(EXTRAIT À LIRE):
● ● ●
Toujours debout pour une autre démocratie

Des initiatives nées ou inspirées de Nuit debout émergent dans cette étrange campagne présidentielle, témoignant de la vivacité souterraine du mouvement.

Vanina Delmas  • 29 mars 2017 abonné·es
Toujours debout pour une autre démocratie
© photo : Francis Azevedo

Un joyeux tintamarre résonne sur la place de la République à Paris. Un bruit métallique de casseroles, entremêlé de voix en colère : « Un peu d’éthique chez nos politiques », « Stop à l’impunité des politiques et à la corruption », « Paris debout pour l’abolition des privilèges »… Le 18 février, les affaires d’emplois fictifs de François Fillon et de Marine Le Pen ont fait descendre les gens dans la rue, au pied de la statue qui a couvé pendant des mois les discussions parisiennes de Nuit debout. D’autres ont eu lieu à Rennes, à Lyon, à Toulouse, à Angers, à Strasbourg, à Saint-Omer… Un petit goût de rébellion citoyenne quasiment un an après l’éclosion des manifestations contre la loi travail et l’implantation de Nuit debout dans le paysage français.

Si l’initiative de cette mobilisation « Stop corruption » via les réseaux sociaux vient d’un citoyen isolé, le mouvement Nuit debout Paris en a assuré la gestion logistique, la modération des débats ainsi que la déclaration à la préfecture. L’expérience du printemps 2016 a consacré ce mouvement comme une référence en matière d’organisation de manifestations.

Depuis la rentrée de septembre, Nuit debout s’est fait discret mais ne s’est pas éteint. Quelques résistants attachés à l’occupation des places publiques continuent de s’activer. La commission éducation populaire propose toujours un espace de parole libre le week-end pour réfléchir collectivement à cette question : « Quelle société voulons-nous ? » L’interrogation anime Nuit debout depuis un an.
● ● ●
(SECTION DES DONNÉES):
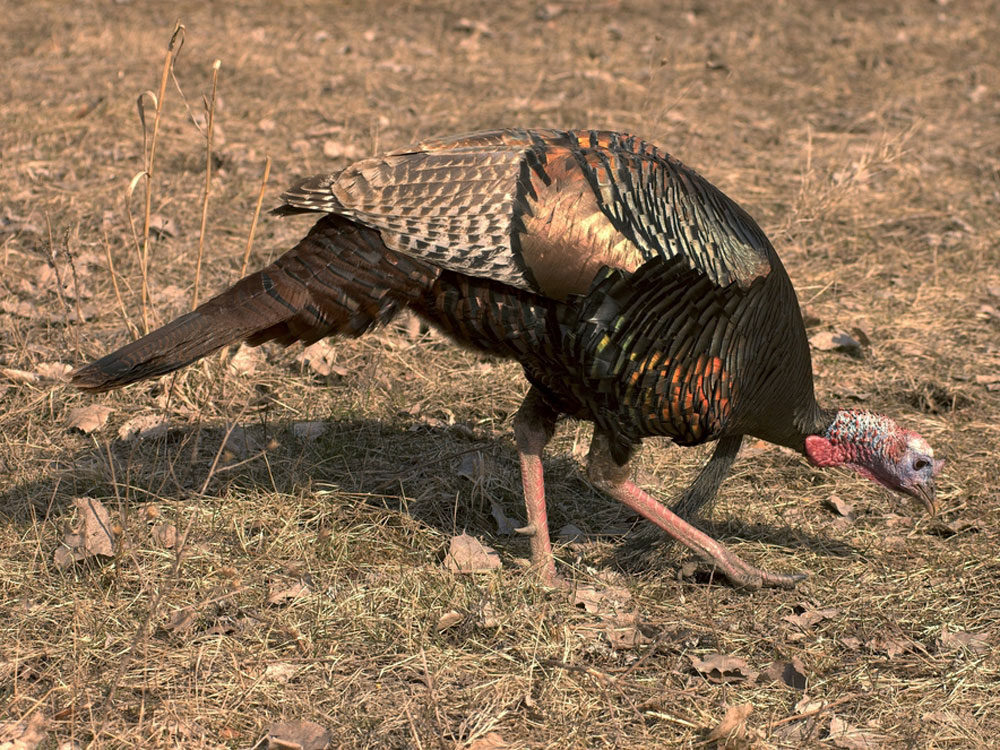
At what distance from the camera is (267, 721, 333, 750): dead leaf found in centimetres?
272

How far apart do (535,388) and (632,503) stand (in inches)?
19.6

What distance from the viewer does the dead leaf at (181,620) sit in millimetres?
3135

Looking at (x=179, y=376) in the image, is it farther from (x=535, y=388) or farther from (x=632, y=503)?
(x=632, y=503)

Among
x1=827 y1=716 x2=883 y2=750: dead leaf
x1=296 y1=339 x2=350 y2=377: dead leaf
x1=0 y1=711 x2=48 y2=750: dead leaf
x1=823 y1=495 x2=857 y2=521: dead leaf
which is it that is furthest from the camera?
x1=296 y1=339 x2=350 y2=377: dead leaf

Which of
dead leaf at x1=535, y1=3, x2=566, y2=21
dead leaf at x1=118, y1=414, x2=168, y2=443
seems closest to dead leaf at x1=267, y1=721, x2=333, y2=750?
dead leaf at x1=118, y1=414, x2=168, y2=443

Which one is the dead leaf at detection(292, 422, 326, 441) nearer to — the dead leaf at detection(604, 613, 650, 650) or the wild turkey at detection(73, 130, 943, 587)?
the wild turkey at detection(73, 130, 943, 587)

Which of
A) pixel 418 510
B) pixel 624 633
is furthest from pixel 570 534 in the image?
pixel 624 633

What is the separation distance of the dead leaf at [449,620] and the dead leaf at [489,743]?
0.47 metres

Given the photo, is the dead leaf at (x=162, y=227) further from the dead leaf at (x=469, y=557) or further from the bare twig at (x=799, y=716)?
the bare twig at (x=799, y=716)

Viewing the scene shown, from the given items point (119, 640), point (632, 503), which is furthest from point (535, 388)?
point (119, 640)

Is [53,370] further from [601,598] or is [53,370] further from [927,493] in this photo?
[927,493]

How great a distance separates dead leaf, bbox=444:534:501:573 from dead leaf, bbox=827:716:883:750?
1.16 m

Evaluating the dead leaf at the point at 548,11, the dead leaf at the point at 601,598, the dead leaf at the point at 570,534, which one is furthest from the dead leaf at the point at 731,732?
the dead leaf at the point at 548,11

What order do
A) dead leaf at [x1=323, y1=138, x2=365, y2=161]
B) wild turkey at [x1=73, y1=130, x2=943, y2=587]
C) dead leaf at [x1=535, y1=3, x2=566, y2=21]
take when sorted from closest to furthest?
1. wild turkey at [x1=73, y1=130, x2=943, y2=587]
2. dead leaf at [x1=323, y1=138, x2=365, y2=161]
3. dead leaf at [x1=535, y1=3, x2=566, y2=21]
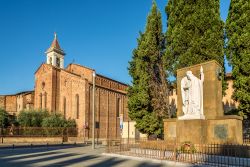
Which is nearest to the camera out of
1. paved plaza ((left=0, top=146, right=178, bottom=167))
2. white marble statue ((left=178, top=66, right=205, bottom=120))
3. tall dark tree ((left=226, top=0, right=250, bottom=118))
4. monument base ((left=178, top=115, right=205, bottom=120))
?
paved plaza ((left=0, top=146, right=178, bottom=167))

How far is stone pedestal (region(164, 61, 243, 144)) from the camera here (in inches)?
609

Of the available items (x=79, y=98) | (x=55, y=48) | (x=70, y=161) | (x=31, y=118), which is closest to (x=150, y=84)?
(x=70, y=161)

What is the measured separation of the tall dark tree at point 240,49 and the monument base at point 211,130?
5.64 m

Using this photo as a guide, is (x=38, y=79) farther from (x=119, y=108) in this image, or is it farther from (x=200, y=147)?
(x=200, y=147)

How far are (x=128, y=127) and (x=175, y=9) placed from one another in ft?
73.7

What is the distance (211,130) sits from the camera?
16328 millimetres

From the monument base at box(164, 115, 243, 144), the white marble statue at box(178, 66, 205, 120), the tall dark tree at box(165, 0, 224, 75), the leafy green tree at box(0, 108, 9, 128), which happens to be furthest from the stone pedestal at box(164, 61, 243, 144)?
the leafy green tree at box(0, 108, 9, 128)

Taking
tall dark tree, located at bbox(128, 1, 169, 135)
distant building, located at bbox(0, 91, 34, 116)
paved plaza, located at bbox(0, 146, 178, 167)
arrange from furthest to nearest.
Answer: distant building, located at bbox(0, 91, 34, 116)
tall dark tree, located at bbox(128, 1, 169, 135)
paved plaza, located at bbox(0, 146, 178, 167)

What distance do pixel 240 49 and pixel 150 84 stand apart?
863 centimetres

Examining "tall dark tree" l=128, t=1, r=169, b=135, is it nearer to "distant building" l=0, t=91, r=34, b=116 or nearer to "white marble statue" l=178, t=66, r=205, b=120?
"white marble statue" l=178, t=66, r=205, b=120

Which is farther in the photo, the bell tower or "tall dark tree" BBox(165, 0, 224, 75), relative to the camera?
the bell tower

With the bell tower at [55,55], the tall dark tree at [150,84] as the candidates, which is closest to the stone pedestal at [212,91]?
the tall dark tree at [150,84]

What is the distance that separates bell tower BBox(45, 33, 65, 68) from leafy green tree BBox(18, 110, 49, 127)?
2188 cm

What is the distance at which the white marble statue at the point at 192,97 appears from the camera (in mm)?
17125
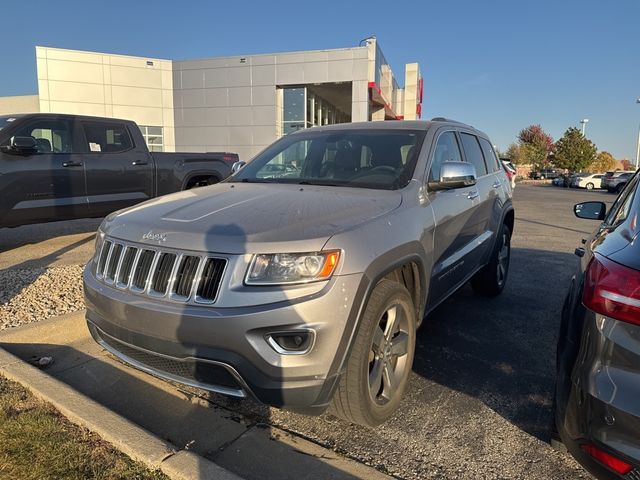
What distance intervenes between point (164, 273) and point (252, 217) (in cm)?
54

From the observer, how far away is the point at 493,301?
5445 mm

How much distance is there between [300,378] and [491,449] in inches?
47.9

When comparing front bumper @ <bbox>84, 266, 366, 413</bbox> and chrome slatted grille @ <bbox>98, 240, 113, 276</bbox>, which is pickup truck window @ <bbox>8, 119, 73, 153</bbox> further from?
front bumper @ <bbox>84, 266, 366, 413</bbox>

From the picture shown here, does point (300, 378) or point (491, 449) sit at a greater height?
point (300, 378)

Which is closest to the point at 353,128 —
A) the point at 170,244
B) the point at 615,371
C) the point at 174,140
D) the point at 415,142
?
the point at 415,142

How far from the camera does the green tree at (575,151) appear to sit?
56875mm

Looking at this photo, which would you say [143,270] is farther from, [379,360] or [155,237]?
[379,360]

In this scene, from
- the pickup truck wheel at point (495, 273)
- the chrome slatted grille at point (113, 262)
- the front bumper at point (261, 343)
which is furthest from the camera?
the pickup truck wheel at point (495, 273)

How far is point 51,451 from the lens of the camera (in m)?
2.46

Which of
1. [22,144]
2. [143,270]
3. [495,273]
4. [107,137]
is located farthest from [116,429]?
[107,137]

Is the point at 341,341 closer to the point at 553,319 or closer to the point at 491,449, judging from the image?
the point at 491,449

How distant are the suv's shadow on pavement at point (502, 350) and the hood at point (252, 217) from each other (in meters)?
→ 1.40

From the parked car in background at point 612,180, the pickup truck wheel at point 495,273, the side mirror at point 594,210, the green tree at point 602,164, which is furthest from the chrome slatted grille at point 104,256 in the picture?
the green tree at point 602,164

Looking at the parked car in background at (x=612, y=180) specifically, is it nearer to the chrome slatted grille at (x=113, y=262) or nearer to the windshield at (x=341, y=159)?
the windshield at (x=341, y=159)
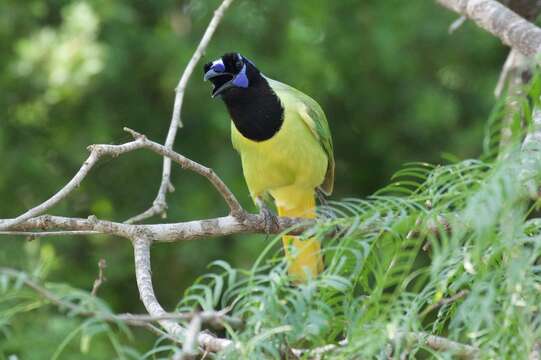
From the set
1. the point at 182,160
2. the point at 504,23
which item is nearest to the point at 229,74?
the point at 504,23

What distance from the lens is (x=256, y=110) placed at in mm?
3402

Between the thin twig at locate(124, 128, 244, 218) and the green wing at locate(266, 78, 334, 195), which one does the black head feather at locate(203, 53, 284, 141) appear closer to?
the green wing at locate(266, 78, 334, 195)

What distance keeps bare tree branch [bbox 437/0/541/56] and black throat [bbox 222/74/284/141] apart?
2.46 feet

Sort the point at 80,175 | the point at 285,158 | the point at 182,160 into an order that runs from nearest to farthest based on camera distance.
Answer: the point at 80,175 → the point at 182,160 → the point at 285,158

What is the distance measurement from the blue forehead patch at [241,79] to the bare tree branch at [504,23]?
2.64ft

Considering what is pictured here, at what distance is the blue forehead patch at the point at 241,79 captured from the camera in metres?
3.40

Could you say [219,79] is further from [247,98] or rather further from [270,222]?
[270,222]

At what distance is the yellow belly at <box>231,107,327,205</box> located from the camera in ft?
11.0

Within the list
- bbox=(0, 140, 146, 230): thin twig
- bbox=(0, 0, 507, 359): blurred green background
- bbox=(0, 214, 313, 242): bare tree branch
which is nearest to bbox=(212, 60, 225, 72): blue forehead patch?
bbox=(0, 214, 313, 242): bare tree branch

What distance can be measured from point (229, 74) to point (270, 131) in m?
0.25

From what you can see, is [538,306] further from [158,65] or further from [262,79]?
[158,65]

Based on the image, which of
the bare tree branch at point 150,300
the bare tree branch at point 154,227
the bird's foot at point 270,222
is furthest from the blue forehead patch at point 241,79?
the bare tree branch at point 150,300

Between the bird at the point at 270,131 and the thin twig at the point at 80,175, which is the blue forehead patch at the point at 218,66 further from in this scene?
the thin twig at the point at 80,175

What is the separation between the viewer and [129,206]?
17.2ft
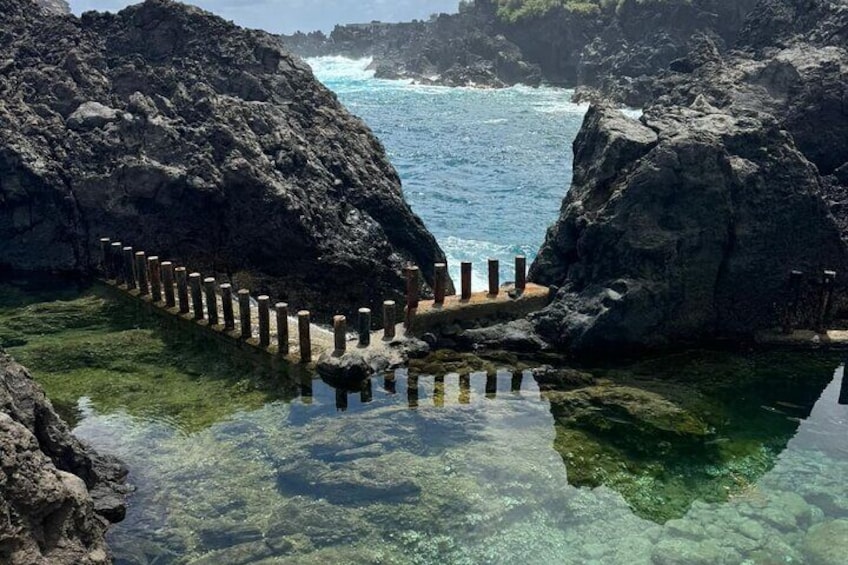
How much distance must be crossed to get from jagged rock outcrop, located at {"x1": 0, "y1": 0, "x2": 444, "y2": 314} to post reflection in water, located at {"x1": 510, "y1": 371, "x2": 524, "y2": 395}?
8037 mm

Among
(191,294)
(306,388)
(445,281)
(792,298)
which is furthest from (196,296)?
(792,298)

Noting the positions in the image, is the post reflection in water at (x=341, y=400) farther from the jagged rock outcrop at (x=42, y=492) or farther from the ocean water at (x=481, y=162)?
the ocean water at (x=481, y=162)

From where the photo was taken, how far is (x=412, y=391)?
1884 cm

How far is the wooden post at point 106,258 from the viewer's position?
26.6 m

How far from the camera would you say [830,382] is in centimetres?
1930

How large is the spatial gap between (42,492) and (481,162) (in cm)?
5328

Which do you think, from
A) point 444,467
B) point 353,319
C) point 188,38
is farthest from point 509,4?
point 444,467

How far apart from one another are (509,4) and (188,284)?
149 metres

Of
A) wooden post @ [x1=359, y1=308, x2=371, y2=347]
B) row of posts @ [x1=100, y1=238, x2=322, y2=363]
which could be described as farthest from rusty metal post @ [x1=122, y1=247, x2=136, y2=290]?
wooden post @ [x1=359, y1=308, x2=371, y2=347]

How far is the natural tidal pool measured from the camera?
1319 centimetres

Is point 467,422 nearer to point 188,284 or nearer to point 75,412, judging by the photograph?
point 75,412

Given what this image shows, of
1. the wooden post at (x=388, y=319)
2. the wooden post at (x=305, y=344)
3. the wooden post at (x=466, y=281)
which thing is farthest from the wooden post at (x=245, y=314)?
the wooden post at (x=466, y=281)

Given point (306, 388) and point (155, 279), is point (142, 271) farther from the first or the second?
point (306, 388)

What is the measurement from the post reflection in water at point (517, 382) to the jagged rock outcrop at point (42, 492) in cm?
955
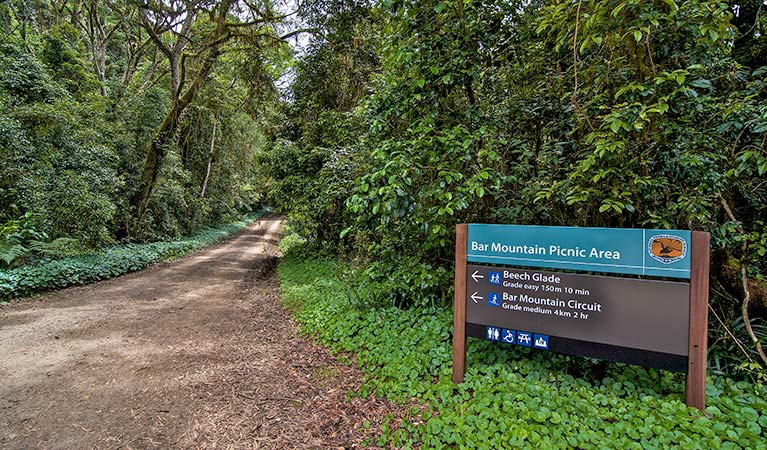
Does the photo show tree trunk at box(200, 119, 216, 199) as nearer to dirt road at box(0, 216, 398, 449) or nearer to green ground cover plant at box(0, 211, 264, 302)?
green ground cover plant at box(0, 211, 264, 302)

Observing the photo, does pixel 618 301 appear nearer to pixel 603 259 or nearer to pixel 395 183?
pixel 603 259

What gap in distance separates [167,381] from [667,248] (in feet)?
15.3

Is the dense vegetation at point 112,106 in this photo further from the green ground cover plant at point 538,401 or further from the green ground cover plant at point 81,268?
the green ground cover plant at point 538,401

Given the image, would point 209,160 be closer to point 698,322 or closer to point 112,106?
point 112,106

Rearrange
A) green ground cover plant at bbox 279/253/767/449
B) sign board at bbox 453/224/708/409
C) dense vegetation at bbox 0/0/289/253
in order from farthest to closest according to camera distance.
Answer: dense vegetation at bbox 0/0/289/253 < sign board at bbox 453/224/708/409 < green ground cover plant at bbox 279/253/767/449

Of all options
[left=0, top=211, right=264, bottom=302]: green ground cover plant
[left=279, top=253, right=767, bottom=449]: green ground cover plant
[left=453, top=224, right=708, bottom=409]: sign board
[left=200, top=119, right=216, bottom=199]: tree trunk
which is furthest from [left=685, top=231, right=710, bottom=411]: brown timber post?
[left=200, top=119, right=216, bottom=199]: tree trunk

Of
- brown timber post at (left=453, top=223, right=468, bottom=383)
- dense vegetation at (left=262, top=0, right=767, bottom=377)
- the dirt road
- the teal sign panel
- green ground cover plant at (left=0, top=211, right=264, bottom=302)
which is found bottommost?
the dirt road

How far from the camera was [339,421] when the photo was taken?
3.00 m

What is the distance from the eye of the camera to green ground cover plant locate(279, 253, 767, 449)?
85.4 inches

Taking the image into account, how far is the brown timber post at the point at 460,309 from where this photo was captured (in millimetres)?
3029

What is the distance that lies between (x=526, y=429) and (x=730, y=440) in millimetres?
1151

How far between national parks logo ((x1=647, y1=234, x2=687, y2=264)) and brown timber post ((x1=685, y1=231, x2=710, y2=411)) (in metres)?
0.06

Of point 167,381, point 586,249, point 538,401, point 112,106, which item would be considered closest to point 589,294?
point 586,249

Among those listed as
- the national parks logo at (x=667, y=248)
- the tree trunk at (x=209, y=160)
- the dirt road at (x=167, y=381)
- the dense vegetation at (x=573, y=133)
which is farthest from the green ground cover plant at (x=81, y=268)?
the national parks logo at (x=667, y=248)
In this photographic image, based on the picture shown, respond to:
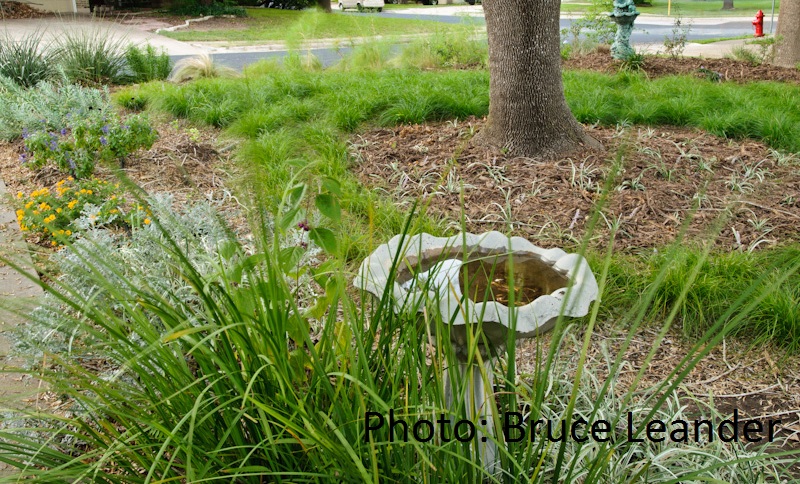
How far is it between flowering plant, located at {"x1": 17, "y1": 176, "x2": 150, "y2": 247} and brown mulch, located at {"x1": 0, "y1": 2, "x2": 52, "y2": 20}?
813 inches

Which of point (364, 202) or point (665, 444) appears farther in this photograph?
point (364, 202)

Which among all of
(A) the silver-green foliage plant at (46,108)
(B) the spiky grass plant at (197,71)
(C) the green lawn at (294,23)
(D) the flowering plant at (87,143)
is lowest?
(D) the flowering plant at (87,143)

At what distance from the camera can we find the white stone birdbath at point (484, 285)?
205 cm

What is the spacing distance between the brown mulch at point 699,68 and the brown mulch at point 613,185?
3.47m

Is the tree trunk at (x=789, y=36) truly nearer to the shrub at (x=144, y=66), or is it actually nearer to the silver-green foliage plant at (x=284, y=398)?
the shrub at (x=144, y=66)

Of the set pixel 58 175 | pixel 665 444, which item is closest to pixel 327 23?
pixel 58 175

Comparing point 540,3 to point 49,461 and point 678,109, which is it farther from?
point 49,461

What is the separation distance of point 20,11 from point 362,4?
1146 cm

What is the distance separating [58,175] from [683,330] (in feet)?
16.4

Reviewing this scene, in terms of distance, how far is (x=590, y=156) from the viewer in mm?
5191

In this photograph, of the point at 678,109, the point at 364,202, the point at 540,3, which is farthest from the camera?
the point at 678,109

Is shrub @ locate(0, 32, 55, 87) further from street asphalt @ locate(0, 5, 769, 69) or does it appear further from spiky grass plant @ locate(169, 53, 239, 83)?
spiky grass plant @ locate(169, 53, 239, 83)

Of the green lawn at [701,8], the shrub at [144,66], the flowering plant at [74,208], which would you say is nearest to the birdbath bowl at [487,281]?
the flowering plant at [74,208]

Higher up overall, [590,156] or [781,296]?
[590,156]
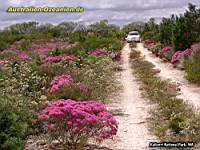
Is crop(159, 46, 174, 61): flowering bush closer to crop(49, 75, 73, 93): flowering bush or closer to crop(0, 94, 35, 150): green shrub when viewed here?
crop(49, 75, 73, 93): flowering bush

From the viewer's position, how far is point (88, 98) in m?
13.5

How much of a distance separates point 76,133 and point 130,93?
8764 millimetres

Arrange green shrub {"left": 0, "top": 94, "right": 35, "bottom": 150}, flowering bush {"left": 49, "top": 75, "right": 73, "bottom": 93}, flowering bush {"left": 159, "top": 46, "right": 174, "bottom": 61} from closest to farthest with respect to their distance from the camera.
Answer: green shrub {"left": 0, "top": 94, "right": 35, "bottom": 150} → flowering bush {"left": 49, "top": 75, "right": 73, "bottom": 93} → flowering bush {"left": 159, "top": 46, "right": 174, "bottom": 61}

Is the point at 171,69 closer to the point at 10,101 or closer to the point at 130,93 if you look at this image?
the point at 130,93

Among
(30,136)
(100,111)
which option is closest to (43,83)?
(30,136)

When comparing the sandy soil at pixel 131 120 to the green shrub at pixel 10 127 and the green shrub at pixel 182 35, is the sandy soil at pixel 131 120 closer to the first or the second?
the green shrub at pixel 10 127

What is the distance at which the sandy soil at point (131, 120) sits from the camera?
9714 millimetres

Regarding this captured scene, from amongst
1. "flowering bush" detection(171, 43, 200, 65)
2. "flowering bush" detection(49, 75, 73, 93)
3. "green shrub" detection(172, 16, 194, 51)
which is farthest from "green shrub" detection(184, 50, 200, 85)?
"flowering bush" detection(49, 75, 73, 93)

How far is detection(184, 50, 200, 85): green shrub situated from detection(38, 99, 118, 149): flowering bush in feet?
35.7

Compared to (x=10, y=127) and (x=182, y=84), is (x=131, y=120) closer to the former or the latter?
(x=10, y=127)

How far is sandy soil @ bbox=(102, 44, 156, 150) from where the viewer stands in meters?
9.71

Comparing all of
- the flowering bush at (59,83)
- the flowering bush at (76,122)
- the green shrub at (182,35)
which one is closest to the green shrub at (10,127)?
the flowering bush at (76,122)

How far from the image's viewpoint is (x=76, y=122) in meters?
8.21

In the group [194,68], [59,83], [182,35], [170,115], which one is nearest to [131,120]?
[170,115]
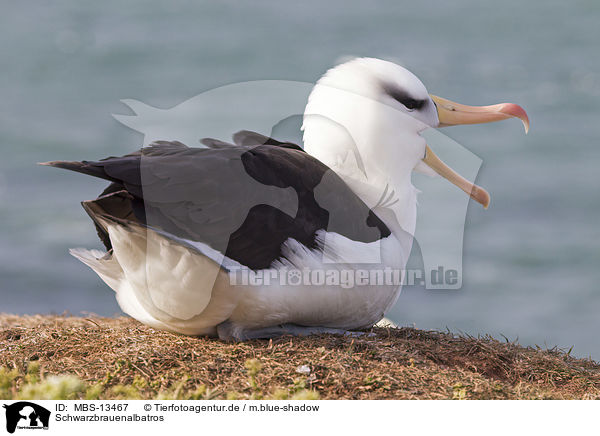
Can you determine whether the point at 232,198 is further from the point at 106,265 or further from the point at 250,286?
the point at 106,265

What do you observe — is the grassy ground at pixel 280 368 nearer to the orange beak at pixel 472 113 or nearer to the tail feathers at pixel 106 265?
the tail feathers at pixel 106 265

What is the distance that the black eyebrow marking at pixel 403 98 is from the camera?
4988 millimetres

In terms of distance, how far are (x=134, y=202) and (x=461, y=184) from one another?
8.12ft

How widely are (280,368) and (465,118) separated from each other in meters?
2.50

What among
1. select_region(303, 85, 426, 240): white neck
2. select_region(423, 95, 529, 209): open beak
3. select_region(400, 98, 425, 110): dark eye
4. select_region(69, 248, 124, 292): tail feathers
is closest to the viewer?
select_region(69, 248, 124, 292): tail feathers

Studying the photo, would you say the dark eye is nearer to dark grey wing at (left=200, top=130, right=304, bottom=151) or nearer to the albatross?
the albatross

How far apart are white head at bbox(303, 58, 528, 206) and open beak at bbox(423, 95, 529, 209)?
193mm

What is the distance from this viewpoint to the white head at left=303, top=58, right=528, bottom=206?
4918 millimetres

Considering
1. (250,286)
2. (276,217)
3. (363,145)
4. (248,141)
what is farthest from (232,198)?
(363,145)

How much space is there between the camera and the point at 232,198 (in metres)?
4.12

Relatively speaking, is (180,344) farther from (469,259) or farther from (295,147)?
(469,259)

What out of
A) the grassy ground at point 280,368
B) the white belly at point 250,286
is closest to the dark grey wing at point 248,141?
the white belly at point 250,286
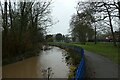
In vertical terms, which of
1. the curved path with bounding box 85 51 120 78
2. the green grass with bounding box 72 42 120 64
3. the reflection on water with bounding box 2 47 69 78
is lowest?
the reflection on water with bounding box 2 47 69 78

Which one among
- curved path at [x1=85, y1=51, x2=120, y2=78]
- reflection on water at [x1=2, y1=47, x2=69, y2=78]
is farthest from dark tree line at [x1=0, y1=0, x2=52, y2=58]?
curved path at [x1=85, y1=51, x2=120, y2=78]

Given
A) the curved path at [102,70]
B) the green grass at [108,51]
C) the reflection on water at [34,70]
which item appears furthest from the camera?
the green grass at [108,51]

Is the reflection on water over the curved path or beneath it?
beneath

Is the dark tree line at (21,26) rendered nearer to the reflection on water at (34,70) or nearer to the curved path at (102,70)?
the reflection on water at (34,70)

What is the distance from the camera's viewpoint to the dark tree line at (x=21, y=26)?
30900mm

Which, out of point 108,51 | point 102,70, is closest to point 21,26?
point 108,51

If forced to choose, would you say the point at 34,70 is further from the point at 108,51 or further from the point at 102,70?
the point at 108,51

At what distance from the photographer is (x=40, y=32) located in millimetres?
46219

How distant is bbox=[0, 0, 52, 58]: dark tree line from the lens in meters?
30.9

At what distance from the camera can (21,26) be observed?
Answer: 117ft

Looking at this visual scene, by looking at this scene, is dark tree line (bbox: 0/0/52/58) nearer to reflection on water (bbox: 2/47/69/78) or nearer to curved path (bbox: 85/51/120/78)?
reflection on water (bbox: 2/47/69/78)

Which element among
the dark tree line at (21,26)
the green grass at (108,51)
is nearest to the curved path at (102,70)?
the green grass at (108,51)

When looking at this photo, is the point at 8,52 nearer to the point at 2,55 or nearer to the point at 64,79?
● ● ●
(CONSIGNE):
Indiquez la date à laquelle, selon l'extrait sur Nuit debout, les affaires d'emplois fictifs ont fait descendre les gens dans la rue place de la République.

(RÉPONSE CI-DESSOUS):
Le 18 février.